Half of Maxwell's equations (the metric-independent ones) are satisfied by the definition $F_{\mu\nu}=\partial_\mu A_\nu-\partial_\nu A_\mu$, with no constraints on $A_\mu$. The remaining Maxwell's equations (the metric-dependent ones) are $$ \newcommand{\bfx}{\mathbf{x}} \newcommand{\pl}{\partial} \pl^2 A_\mu - \pl_\mu \pl\cdot A = J_\mu. \tag{1} $$ According to equation (6.66) in ref 1, the distribution $$ G(\bfx'-\bfx,t'-t)\equiv\frac{\delta(t-(t-|\bfx'-\bfx|))}{|\bfx'-\bfx|} $$ satisfies \begin{align} \pl^2 G(\bfx'-\bfx,t'-t) &\equiv (\pl_t^2-\pl_\bfx^2)G(\bfx'-\bfx,t'-t) \\ &=4\pi \delta(t'-t)\delta(\bfx'-\bfx). \tag{2} \end{align} Now consider the gauge $$ \pl\cdot A=0. \tag{3} $$ In this gauge, equation (1) reduces to $\pl^2 A_\mu\propto J_\mu$, which is satisfied by $$ A_\mu(\bfx,t)=\frac{1}{4\pi}\int dt'\,d^3\bfx'\ G(\bfx'-\bfx,t'-t) J_\mu(\bfx',t'). \tag{4} $$ Equation (4) immediately gives Jefimenko's equations as shown on the Wikipedia page (the version written in terms of potentials).

We're not done yet, because we need to check that the condition (3) is consistent with (4). In general, it isn't: they are consistent only if the current is conserved. To see this, apply $\pl^\mu$ to the equation $\pl^2 A_\mu\propto J_\mu$ and then use (3). The result is $0=\pl\cdot J$. This shows that current conservation is a necessary condition for the derivation shown above to be valid. To see that it is also a sufficient condition, start with (4) and use the fact that $G$ depends only on the differences $\bfx'-\bfx$ and $t'-t$ to get $$ \pl^\mu A_\mu=\frac{1}{4\pi}\int dt'\,d^3\bfx'\ G(\bfx'-\bfx,t'-t) \partial^\mu J_\mu(\bfx',t'). \tag{5} $$ This shows that current conservation implies (3). Altogether, the derivation that leads to Jefimenko's equations (4) is valid if and only if $\pl\cdot J=0$.

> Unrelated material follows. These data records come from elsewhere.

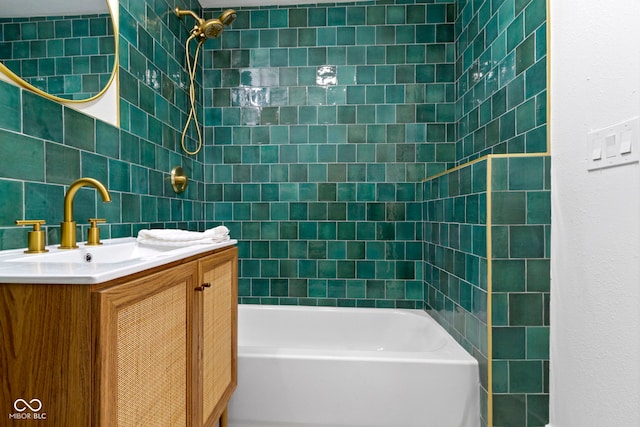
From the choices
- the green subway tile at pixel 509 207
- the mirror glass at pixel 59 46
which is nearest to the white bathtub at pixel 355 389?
the green subway tile at pixel 509 207

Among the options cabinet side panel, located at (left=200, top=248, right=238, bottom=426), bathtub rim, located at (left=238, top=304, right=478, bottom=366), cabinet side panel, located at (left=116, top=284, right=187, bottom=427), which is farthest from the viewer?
bathtub rim, located at (left=238, top=304, right=478, bottom=366)

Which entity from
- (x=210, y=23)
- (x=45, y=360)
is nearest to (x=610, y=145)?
(x=45, y=360)

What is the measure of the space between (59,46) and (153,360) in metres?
1.22

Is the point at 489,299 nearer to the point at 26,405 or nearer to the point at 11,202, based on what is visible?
the point at 26,405

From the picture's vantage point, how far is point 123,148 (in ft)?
5.92

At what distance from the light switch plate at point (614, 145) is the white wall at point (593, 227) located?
3cm

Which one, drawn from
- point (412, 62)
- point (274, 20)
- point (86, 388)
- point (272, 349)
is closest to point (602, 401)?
point (272, 349)

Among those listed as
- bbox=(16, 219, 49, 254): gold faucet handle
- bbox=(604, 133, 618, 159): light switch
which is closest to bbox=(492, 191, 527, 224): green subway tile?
bbox=(604, 133, 618, 159): light switch

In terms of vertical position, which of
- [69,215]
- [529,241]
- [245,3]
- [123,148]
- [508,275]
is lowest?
[508,275]

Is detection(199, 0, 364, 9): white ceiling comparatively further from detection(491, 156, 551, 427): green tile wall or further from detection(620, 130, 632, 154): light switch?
detection(620, 130, 632, 154): light switch

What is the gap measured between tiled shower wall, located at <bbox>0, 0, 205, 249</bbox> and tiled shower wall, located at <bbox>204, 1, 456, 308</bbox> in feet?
1.38

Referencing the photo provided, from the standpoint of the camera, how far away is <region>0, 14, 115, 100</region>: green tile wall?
3.96 feet

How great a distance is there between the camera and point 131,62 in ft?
6.15

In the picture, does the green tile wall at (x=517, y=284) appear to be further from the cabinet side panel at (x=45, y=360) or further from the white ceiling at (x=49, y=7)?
the white ceiling at (x=49, y=7)
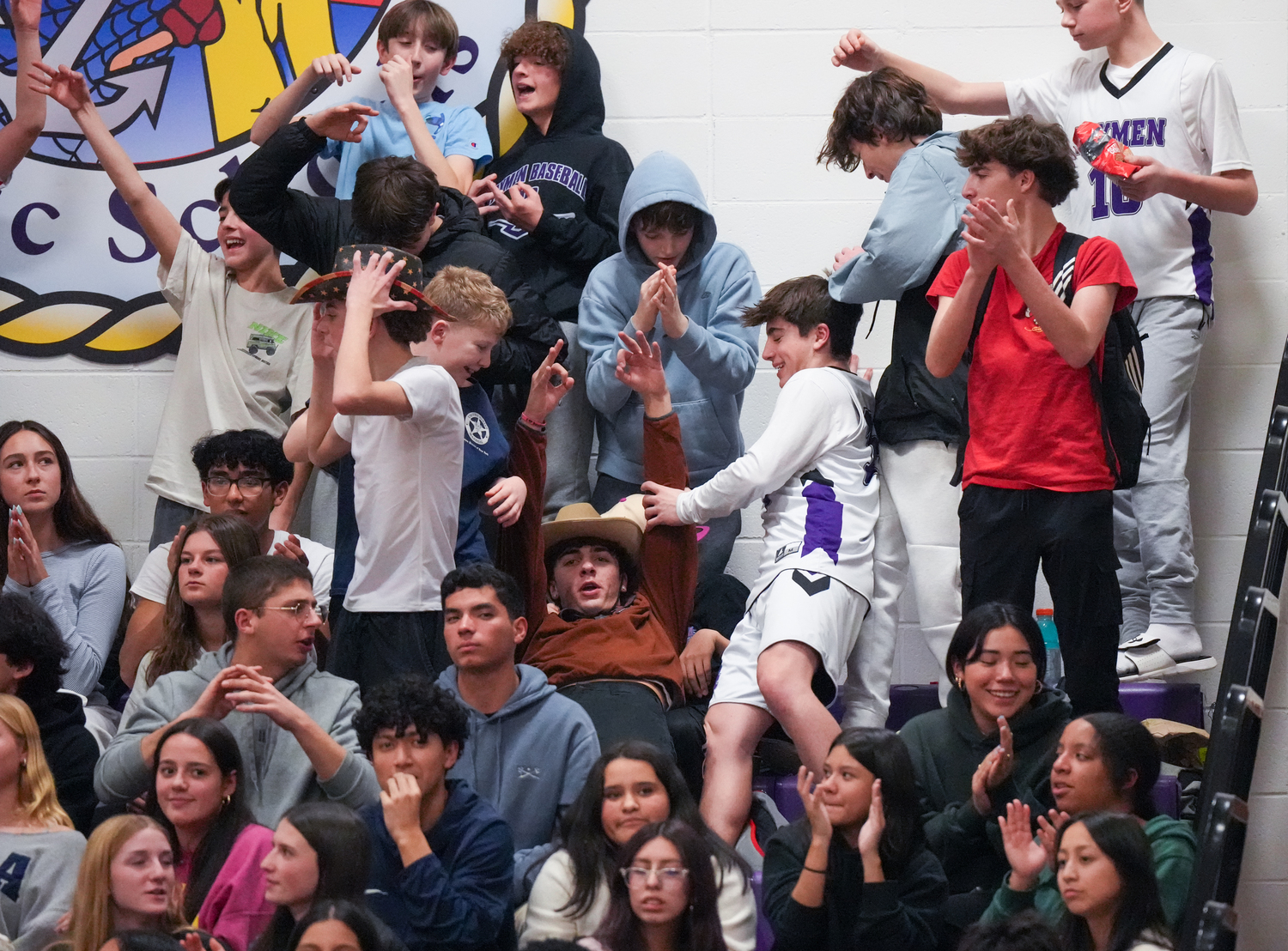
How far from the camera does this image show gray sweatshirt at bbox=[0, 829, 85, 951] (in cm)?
272

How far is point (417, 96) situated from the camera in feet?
14.2

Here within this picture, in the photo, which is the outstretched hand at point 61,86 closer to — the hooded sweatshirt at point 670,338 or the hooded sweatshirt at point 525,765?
the hooded sweatshirt at point 670,338

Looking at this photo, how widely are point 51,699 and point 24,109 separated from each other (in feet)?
6.09

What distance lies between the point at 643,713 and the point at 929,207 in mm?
1244

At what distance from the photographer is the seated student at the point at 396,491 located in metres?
3.14

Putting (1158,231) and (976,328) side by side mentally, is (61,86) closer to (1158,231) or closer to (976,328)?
(976,328)

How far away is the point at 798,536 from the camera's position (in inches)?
134

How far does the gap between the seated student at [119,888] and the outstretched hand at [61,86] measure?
7.72 feet

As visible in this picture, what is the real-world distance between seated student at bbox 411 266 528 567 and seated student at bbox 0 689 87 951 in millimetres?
889

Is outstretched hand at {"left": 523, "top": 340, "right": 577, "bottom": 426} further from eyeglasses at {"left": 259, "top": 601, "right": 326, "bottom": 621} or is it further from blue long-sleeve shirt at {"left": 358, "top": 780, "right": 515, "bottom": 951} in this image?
blue long-sleeve shirt at {"left": 358, "top": 780, "right": 515, "bottom": 951}

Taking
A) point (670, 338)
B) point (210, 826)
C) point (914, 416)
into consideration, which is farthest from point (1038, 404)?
point (210, 826)

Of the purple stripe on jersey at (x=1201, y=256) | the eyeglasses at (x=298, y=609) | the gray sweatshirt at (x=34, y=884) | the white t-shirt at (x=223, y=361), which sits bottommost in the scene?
the gray sweatshirt at (x=34, y=884)

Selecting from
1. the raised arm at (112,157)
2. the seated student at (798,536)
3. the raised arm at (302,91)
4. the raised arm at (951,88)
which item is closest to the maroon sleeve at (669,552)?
the seated student at (798,536)

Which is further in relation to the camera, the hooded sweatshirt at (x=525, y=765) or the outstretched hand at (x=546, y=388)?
the outstretched hand at (x=546, y=388)
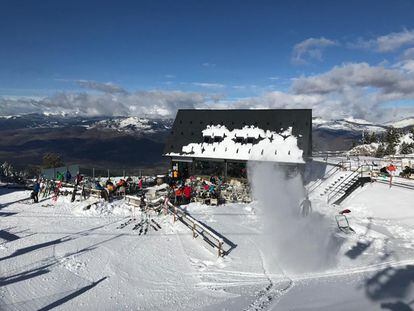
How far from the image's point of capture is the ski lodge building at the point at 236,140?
1058 inches

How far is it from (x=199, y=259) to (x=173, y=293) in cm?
298

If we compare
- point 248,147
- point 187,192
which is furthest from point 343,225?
point 248,147

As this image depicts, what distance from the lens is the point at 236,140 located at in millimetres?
28875

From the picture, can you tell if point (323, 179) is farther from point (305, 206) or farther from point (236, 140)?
point (305, 206)

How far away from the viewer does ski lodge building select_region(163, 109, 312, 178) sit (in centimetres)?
2688

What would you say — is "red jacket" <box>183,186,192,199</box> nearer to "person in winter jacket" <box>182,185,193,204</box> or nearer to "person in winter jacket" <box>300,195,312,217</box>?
"person in winter jacket" <box>182,185,193,204</box>

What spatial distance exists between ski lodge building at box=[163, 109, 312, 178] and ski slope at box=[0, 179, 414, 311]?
6948 mm

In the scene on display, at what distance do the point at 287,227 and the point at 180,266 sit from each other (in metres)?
6.64

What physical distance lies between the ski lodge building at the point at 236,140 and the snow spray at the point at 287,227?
117 cm

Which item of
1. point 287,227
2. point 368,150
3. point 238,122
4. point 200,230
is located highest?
point 238,122

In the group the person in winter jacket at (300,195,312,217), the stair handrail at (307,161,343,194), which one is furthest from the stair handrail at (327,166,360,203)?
the person in winter jacket at (300,195,312,217)

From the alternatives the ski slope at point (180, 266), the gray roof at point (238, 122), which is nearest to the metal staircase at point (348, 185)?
the ski slope at point (180, 266)

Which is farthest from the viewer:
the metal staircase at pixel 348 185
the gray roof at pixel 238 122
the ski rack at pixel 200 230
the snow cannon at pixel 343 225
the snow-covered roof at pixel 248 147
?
the gray roof at pixel 238 122

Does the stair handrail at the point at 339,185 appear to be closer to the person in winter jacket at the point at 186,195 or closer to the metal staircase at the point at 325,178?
the metal staircase at the point at 325,178
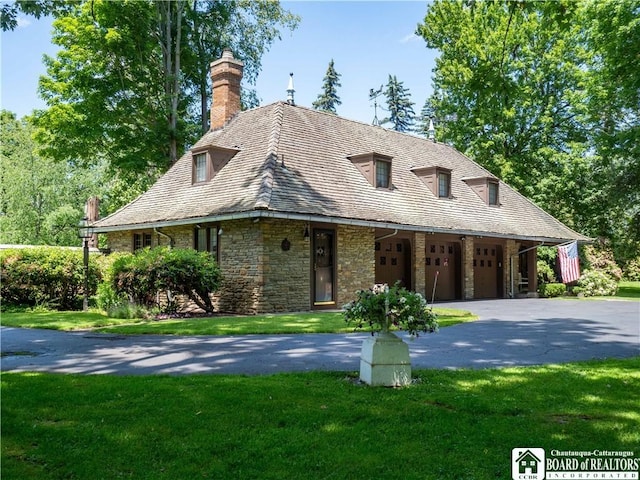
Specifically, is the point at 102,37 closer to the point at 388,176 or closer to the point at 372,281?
the point at 388,176

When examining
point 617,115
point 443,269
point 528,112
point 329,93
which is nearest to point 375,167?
point 443,269

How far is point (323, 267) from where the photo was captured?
1750 cm

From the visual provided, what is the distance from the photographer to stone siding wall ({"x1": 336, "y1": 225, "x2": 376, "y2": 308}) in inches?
701

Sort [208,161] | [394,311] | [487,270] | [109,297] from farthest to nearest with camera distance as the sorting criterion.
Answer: [487,270], [208,161], [109,297], [394,311]

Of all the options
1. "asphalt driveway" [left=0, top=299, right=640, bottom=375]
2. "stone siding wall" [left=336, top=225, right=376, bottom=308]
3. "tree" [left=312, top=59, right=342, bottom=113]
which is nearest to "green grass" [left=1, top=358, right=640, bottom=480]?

Now we have the material we need to answer Q2. If we use an arbitrary current in equation (4) and put this back into Maxwell's equation (1), then the identity (2) impiles $$ \pl^2 A_\mu - \pl_\mu \pl\cdot A = \tilde J_\mu $$ with $$ \tilde J_\mu\equiv J_\mu - \frac{1}{4\pi} \pl_\mu \int G\pl\cdot J. \tag{6} $$ The question is whether the modified current (6) is conserved. Apply $\pl^\mu$ to (6) and use (2) to confirm that the answer is yes.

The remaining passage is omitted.